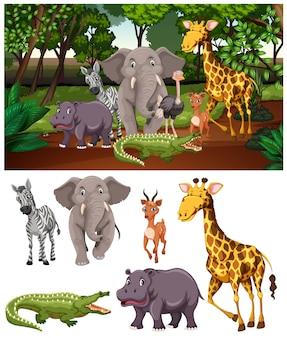 숲에서 야생 동물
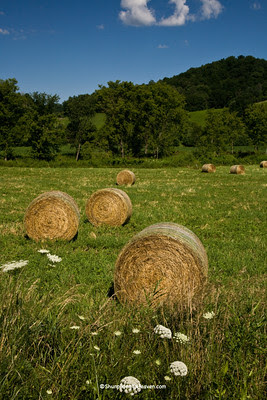 Hayrolls in July, Vernon County, Wisconsin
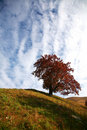 Free Autumn Tree Stock Photography - 6877552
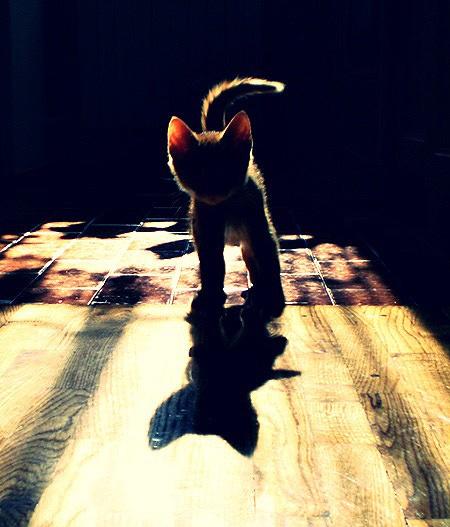 kitten. Cute: Kitty Cats, Cat Shadow, Animals, Silhouette, Kittens, Photo, Shadows, Furry Friends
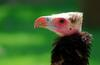 White-headed Vulture (Trigonoceps occipitalis) - Wiki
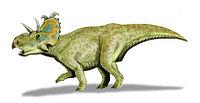 Albertaceratops BW2.jpg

⁂

== Problem requirements ==
Pictures in the records above are left out; print everything else exactly as written.

== Answer to this problem ==
 숲에서 야생 동물
 Hayrolls in July, Vernon County, Wisconsin
 Free Autumn Tree Stock Photography - 6877552
 kitten. Cute: Kitty Cats, Cat Shadow, Animals, Silhouette, Kittens, Photo, Shadows, Furry Friends
 White-headed Vulture (Trigonoceps occipitalis) - Wiki
 Albertaceratops BW2.jpg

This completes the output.